Anh recalled inflation dipped to one-digit level in 2009 but it then shot higher given the Government’s policies to loosen public investment in 2010 and 2011.
Meanwhile, Vu Thanh Tu Anh, research director of the Fulbright Economics Teaching Program, said it was still too soon to conclude whether deflation would happen or not. “Only when the CPI slips to under 0% for two consecutive quarters could we know the answer,” Anh said.
According to Anh, the scale of the economy has narrowed down considerably, with the number of companies going bust or dissolving going up over the months. In fact, troubled enterprises are still unable to benefit from preferential lending programs launched by the Government and lowered lending rates set by the central bank.

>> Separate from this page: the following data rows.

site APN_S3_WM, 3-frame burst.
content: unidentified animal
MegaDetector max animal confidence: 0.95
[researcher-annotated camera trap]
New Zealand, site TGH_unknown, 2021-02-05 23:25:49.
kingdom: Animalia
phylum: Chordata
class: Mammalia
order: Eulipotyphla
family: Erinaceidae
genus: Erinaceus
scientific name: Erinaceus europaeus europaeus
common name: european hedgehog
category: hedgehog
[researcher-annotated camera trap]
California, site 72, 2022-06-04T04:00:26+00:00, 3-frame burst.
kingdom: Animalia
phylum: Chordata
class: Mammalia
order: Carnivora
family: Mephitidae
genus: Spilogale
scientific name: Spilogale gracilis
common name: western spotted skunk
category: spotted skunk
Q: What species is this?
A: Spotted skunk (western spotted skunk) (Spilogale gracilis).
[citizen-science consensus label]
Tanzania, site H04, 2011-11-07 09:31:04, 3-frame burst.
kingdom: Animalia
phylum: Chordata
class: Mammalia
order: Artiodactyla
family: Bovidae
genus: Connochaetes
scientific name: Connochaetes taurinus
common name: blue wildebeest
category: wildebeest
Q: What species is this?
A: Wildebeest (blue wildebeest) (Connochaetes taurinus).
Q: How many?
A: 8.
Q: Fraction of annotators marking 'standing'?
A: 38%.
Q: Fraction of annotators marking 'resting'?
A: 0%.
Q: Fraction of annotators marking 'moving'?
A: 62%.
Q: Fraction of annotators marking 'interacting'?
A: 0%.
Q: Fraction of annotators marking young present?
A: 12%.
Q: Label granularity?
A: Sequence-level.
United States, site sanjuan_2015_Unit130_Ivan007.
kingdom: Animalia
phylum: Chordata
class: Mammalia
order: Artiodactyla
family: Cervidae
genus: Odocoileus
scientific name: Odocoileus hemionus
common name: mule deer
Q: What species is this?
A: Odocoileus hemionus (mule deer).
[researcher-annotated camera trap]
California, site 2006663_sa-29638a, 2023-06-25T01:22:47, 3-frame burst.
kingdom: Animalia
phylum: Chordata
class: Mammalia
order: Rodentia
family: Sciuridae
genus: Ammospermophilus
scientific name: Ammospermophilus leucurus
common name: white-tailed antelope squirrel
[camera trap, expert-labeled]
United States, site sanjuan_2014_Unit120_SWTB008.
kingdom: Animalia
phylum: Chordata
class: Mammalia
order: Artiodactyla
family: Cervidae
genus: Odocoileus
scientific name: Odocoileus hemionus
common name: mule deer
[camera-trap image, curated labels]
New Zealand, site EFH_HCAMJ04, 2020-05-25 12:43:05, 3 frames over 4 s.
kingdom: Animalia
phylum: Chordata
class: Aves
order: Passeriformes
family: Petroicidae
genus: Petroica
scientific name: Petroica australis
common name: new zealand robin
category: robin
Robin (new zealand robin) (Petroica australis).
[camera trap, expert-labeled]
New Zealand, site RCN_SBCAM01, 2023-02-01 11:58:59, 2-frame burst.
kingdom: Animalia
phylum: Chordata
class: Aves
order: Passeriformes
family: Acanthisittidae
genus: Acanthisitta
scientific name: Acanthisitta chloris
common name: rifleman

Consumption stimulus needed
According to local companies, the falling CPI in June means lower costs of a number of input materials have partly helped cut the production cost. But ongoing stagnant business performance at manufacturers has forced them to launch many promotions to stimulate poor purchasing power from consumers.
Le Thi Thanh Lam, deputy general director of Saigon Food, told the Daily that the sales of her company in May inched up year-on-year but the consumed volume shrank. She explained that sales were higher due to price increases in 2011. The number of consumed products at every store plummeted by 15-20%, Lam clarified.
To woo customers, Lam’s business has had to invest heavily in promotions and research activities for new products and packages or outlets.
Meanwhile, deputy general director Phan Van Thien of Bibica JSC pointed out the biggest problem of his enterprise was to deal with inventories. Bibica has spent 20% more on sales programs but the results remained low, Thien stressed.